= Request =
Output all of the entries exactly as written.

= Supplied records =
<<<<

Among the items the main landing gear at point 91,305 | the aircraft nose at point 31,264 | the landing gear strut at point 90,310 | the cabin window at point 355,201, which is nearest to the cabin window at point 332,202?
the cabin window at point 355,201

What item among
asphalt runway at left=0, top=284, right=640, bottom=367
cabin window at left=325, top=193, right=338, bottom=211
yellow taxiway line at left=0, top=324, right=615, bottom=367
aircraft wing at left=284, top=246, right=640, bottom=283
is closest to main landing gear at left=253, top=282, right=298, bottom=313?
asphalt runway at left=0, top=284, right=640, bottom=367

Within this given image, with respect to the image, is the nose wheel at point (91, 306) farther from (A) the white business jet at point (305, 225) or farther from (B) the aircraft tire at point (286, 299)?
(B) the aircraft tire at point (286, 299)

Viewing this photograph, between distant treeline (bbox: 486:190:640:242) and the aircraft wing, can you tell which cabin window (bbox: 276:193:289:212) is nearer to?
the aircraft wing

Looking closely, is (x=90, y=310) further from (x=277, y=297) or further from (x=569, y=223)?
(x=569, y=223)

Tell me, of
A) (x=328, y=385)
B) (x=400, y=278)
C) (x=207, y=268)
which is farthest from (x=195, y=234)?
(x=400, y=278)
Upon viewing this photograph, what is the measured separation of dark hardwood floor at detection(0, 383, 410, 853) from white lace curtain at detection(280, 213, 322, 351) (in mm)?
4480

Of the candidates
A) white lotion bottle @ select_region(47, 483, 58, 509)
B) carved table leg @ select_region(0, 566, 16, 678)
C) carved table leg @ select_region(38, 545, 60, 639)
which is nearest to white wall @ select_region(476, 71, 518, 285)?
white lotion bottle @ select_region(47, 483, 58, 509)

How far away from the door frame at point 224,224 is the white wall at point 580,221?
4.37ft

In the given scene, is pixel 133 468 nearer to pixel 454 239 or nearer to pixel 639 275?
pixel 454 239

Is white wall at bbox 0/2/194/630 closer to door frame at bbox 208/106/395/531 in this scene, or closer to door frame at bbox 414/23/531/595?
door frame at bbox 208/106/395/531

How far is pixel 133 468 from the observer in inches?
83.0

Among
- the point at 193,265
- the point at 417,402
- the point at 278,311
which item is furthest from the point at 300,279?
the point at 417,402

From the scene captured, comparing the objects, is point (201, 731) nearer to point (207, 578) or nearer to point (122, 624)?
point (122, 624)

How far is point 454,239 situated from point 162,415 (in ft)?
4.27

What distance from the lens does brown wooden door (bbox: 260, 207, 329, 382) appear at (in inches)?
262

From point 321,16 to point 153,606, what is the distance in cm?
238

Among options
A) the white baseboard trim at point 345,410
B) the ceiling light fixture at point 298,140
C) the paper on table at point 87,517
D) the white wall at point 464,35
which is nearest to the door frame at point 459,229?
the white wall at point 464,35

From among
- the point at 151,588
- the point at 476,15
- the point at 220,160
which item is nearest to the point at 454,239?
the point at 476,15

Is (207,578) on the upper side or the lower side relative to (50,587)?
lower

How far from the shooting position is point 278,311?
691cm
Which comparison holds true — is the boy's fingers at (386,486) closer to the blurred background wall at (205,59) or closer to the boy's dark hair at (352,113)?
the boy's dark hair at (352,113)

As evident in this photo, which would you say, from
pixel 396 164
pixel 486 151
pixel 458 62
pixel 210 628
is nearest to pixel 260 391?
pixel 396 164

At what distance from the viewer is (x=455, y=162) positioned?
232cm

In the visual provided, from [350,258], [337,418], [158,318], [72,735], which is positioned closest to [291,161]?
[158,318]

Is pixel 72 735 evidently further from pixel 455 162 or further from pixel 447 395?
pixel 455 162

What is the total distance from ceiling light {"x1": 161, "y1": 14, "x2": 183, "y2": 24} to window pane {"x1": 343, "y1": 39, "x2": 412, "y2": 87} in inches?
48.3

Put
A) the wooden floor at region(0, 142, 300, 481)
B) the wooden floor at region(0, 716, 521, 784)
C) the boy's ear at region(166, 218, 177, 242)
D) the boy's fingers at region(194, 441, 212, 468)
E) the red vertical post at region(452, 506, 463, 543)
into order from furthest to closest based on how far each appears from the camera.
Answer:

>>>>

= Completed exercise =
Among the items the main landing gear at point 91,305 | the aircraft nose at point 31,264 | the landing gear strut at point 90,310 | the cabin window at point 355,201, which is nearest to the cabin window at point 332,202?
the cabin window at point 355,201

What item among
asphalt runway at left=0, top=284, right=640, bottom=367
cabin window at left=325, top=193, right=338, bottom=211
yellow taxiway line at left=0, top=324, right=615, bottom=367
aircraft wing at left=284, top=246, right=640, bottom=283
is closest to main landing gear at left=253, top=282, right=298, bottom=313?
asphalt runway at left=0, top=284, right=640, bottom=367

Within this given image, with respect to the image, is the nose wheel at point (91, 306) farther from (A) the white business jet at point (305, 225) or farther from (B) the aircraft tire at point (286, 299)?
(B) the aircraft tire at point (286, 299)

Viewing this photograph, between distant treeline (bbox: 486:190:640:242) and the aircraft wing, can you tell which cabin window (bbox: 276:193:289:212) is nearer to?
the aircraft wing

Looking closely, is (x=90, y=310) further from (x=277, y=297) or further from (x=569, y=223)?
(x=569, y=223)

Tell me, of
A) (x=328, y=385)
B) (x=400, y=278)
C) (x=207, y=268)
which is farthest from (x=195, y=234)?
(x=400, y=278)
Upon viewing this photograph, what is the measured separation of dark hardwood floor at detection(0, 383, 410, 853) from white lace curtain at detection(280, 213, 322, 351) (in mm)?
4480

Of the candidates
A) white lotion bottle @ select_region(47, 483, 58, 509)
B) carved table leg @ select_region(0, 566, 16, 678)
C) carved table leg @ select_region(38, 545, 60, 639)
which is nearest to white wall @ select_region(476, 71, 518, 285)?
white lotion bottle @ select_region(47, 483, 58, 509)

How far away from the door frame at point 224,224 is the white wall at point 580,221?
4.37ft

In the given scene, is pixel 133 468 nearer to pixel 454 239 or nearer to pixel 639 275?
pixel 454 239

Is white wall at bbox 0/2/194/630 closer to door frame at bbox 208/106/395/531 in this scene, or closer to door frame at bbox 414/23/531/595?
door frame at bbox 208/106/395/531

How far is pixel 133 468 from the observer in inches?
83.0

Among
- the point at 193,265
- the point at 417,402
- the point at 278,311
which item is furthest from the point at 300,279?
the point at 417,402

From the scene captured, comparing the objects, is point (201, 731) nearer to point (207, 578) or nearer to point (122, 624)?
point (122, 624)

How far is point 454,239 situated from point 162,415 (in ft)?
4.27

What distance from the lens does brown wooden door (bbox: 260, 207, 329, 382) appear at (in inches)?
262

From point 321,16 to point 153,606, what is the distance in cm?
238

Among options
A) the white baseboard trim at point 345,410
B) the ceiling light fixture at point 298,140
C) the paper on table at point 87,517
D) the white wall at point 464,35
which is nearest to the door frame at point 459,229?
the white wall at point 464,35

From among
- the point at 151,588
- the point at 476,15
- the point at 220,160
which item is nearest to the point at 454,239?
the point at 476,15

Is (207,578) on the upper side or the lower side relative to (50,587)?
lower

How far from the shooting position is point 278,311?
691cm
Which comparison holds true — is the boy's fingers at (386,486) closer to the blurred background wall at (205,59) or closer to the boy's dark hair at (352,113)?
the boy's dark hair at (352,113)

As evident in this photo, which would you say, from
pixel 396 164
pixel 486 151
pixel 458 62
pixel 210 628
is nearest to pixel 260 391?
pixel 396 164

At what distance from the viewer is (x=455, y=162) positioned?
232cm

In the visual provided, from [350,258], [337,418], [158,318], [72,735], which is positioned closest to [291,161]?
[158,318]

Is pixel 72 735 evidently further from pixel 455 162 or further from pixel 447 395?
pixel 455 162

What is the total distance from ceiling light {"x1": 161, "y1": 14, "x2": 183, "y2": 24} to window pane {"x1": 343, "y1": 39, "x2": 412, "y2": 87} in inches?
48.3

Put
A) the wooden floor at region(0, 142, 300, 481)
B) the wooden floor at region(0, 716, 521, 784)
C) the boy's ear at region(166, 218, 177, 242)
D) the boy's fingers at region(194, 441, 212, 468)
E) the red vertical post at region(452, 506, 463, 543)
into order from furthest to closest based on how far each appears from the camera.
Answer:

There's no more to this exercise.